Clinically, three cardinal symptoms are evident: re-experimentation (thoughts or images about the trauma), hyperactivation (feeling of constant vigilance) and avoidance (flight / flight from everything when it could evoke the facts of the past).
Throughout the course of PTSD, it is common for symptoms to appear fully compatible with this social anxiety (43%)., Although the reverse situation is much more “strange” (7%). In both cases, regardless of the order of presentation, the risk of suffering from major depression and different anxiety disorders (among those indicated in a previous section) is higher. There are also studies that suggest that people with PTSD and social phobia tend to feel more guilty about the traumatic events they have witnessed, and that there may even be a more pronounced presence of abuse (physical, sexual)., Etc.) in their life story.
6. Alcohol addiction
About half (49%) of people with social phobia develop addiction to alcohol at some point, Which results in two phenomena: tolerance (need to consume more substance to obtain the effect of the principle) and withdrawal syndrome (formerly popularized under the name of “monkey” and characterized by deep discomfort when is not near the substance on which it depends). Both contribute to the emergence of incessant seeking / consuming behavior, which takes a long time and gradually degrades those who exhibit it.
Many people with social phobia use this substance to feel more uninhibited in times of a social nature when they demand extraordinary performance. Alcohol works by inhibiting the activity of the prefrontal cortex, so this task is accomplished, despite a significant toll: the erosion of “natural” adaptation strategies to fight against interpersonal demands. In this context, social anxiety is expressed before addiction, which is formed as a result of a so-called self-medication process (alcohol consumption to reduce subjective pain and never to obey medical criteria).

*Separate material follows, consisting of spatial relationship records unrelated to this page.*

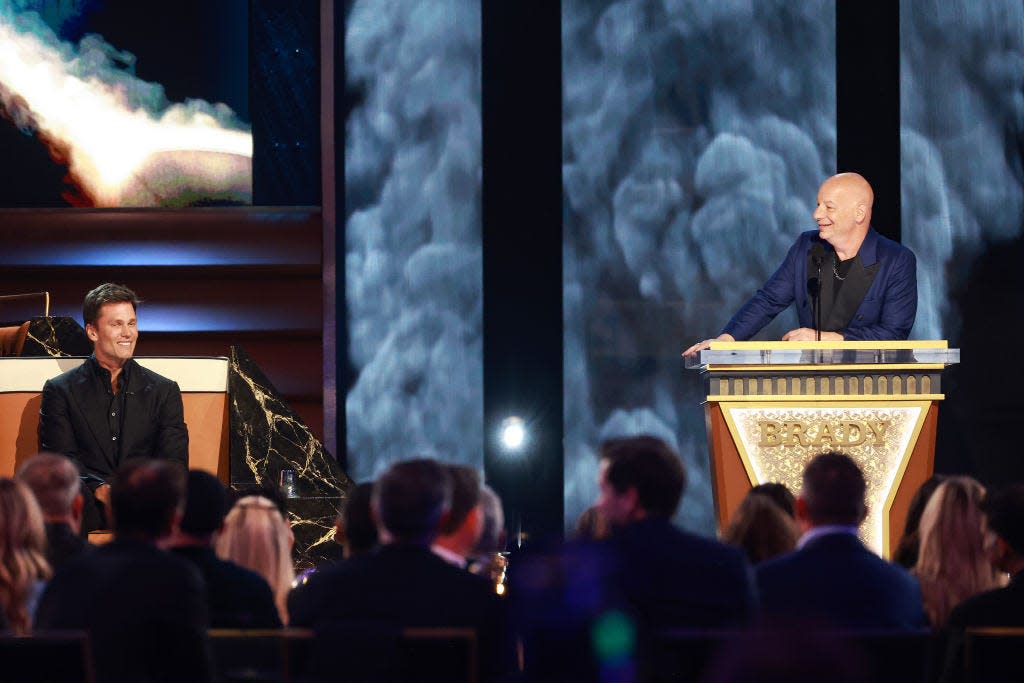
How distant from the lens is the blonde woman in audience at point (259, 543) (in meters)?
2.82

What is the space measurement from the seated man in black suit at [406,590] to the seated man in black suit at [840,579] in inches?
18.3

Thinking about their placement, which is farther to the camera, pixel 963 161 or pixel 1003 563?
pixel 963 161

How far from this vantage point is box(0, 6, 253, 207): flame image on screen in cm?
646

People with this comorbidity also have a higher risk of developing personality disorders. (Mostly antisocial, limiting and avoiding), and the fear of bonding is heightened. In addition, and how could it be otherwise, the risk of physical and social problems arising from one’s own consumption would be greatly increased.
7. Avoidant personality disorder
Many authors postulate that there are hardly any clinical differences between avoidant personality disorder and social phobia, all of which are relegated to a simple matter of degree. And the truth is, they share many symptoms and consequences for everyday experience; How? ‘Or’ What interpersonal inhibition, feelings of inadequacy and emotional hypersensitivity to criticism. However, other research finds qualitative differences, despite the difficulty of recognizing them in the clinical setting.
The degree of overlap is such that a comorbidity of 48% between the two frames is estimated. When this happens (especially when living with the ‘prevalent’ subtype of social anxiety), the social avoidance becomes much more intense, as does the feeling of inferiority and ‘non-integration’. . Panic disorder is generally more common in these cases, as are suicidal thoughts and behaviors. There appears to be an obvious genetic component between these two mental health issues, as they typically recur mostly in first-degree relatives, although the exact contribution of learning within the family is not yet known.
- Fehm, L., Beesdo, K., Jacobi, F., Fiedler, A. (2008). Social anxiety disorder above and below diagnostic threshold: prevalence, comorbidity and impairment in the general population. Social psychiatry and psychiatric epidemiology, 43, 257-65.
- Lydiard, R. (2001). Social anxiety disorder: comorbidity and its implications. The Journal of Clinical Psychiatry, 62 (1), 17-23.